Mais quel est ce trésor? Dans une optique beaucoup moins intellectuelle que Sartre (« nous n’avons jamais été plus libres que sous l’occupation »), René Char désigne par ce terme le voisinage concret avec une liberté appréhendée comme une absolue nécessité et détruisant par là même toute inauthenticité dans le combat. « Celui qui a épousé la résistance a découvert sa vérité ». On n’est plus le simple acteur (au sens de comédien) de sa vie « frondeur et soupçonneux », et l’on peut se permettre, dit René Char « d’aller nu ». Par cette nudité, ce qu’il convient de comprendre, c’est que la résistance, dans les conditions de vie extrêmement dures qu’elle impose et l’esprit de liberté qui l’anime détruit la moindre possibilité de « faire semblant », tout ce qui agit dans les ressorts de toute vie sociale ou professionnelle en temps de paix. Ce n’est pas du tout que les résistants étaient libres, mais ils pouvaient éprouver physiquement dans leur combat et dans la pression militaire de l’occupant, l'évidence, l'obligation légitime de recouvrer la liberté, comme un invité, dit-il « qui ne vient jamais à la table mais pour lequel le couvert est toujours mis ».
        « L’action, dit encore René Char, qui a un sens pour les vivants, n’a de valeur que pour les morts, d’achèvement que pour les consciences, qui en héritent et la questionnent. » Cela signifie qu’un acte ne peut être considéré comme humain, c’est-à-dire culturel qu’à la condition d’avoir 1) un sens (une intention au moment où il a été accompli) 2) une valeur pour celles et ceux qui sont morts en l’exécutant 3) un aboutissement (une sorte de résonance, de prolongement) pour les vivants qui existent après cet évènement et le reçoivent, l’intègrent à leur actualité en le soumettant à des questions d’aujourd’hui. Or après la libération, laquelle paradoxalement mais logiquement a fait disparaître cette liberté « d’aller nu » puisque la résistance avait cessé, la troisième condition de la texture culturelle et humaine de cette action: « résister » se révéla impossible à mener.

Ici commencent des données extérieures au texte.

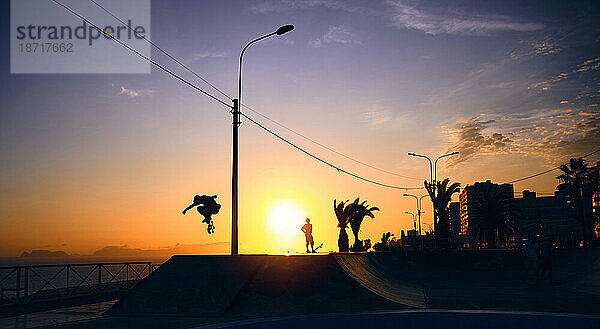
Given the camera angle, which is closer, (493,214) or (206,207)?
(206,207)

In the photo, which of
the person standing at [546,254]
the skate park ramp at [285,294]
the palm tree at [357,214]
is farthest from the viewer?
the palm tree at [357,214]

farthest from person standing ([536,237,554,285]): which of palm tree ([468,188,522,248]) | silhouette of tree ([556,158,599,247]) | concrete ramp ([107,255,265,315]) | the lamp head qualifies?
silhouette of tree ([556,158,599,247])

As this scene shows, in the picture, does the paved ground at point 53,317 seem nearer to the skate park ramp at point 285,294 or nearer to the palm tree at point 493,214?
the skate park ramp at point 285,294

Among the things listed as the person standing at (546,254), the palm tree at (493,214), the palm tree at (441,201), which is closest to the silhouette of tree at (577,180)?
the palm tree at (493,214)

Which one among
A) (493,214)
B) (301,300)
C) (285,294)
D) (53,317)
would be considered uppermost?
(493,214)

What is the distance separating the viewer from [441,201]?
5044 cm

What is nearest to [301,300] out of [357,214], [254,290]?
[254,290]

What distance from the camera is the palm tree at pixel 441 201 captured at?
154ft

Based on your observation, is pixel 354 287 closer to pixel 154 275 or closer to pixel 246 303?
pixel 246 303

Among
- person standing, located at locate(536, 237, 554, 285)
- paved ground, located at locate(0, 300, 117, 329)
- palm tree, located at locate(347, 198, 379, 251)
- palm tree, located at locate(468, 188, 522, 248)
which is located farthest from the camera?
palm tree, located at locate(468, 188, 522, 248)

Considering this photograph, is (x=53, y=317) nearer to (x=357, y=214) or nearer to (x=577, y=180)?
(x=357, y=214)

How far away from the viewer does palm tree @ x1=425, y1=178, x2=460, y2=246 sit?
154 ft

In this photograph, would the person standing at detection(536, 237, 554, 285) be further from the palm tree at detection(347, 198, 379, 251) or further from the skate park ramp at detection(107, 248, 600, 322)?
the palm tree at detection(347, 198, 379, 251)

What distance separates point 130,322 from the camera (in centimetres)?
1277
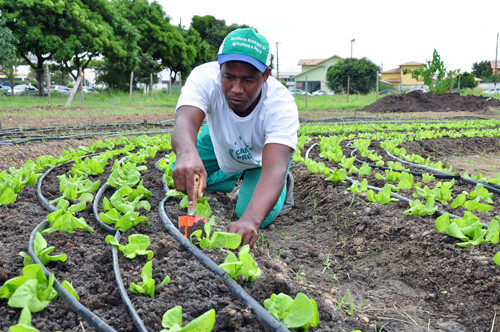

        Ce qui s’est produit dans cette période a marqué un divorce entre la pensée et le réel, comme si l’évènement ne pouvait donner lieu à aucun souvenir, réflexion, à aucun récit historique. Il convient d’être précis sur ce point et de se souvenir de ce qu’entend René Char par « trésor ». Les historiens ont joué leur rôle, mais l’efficience de ce qu’agir « est », la réflexion autour de la signification de ce que se battre pour la liberté fut et implique notamment pour la compréhension de la politique (liberté publique) n’ont pas été réalisées. « Notre héritage n’est précédé par aucun testament » signifie qu’à cette époque, ce qui a été transmis l’a été par le devenir, par la dynamique pure d’un passé devenant présent mais par l’histoire, pas par le récit ou la réflexion. Une génération s’est vue dotée par une autre génération d’un « bien » ou « d’une réalité » non commentée, ni comprise, ni questionnée.
       

Hannah Arendt rapproche la phrase de René Char de cette citation de Tocqueville: « Le passé n’éclairant plus l’avenir, l’esprit marche dans les ténèbres. ». Pour elle, celui qui a réussi à voir le plus clair dans les ressorts de cette étrange mécanique du temps et de l’homme aux prises avec le passé et le futur est Kafka dans cette parabole:
        « Il a deux antagonistes : le premier le pousse de l’arrière, depuis l’origine. Le second barre la route devant lui. Il se bat avec les deux. Certes, le premier le soutient dans son combat contre le second car il veut le pousser en avant et de même le second le soutient contre le premier, car il le pousse en arrière. Mais il n’en est ainsi que théoriquement. Car il n’y a pas seulement les deux antagonistes en présence mais aussi, encore lui-même, et qui connaît réellement ses intentions ? Son rêve, cependant, est qu’une fois, dans un moment d’inadvertance – et il y faudrait assurément une nuit plus sombre qu’il n’y en eut jamais – il quitte d’un saut la ligne de combat et soit élevé, à cause de son expérience du combat, à la position d’arbitre sur ses antagonistes dans leur combat l’un contre l’autre. »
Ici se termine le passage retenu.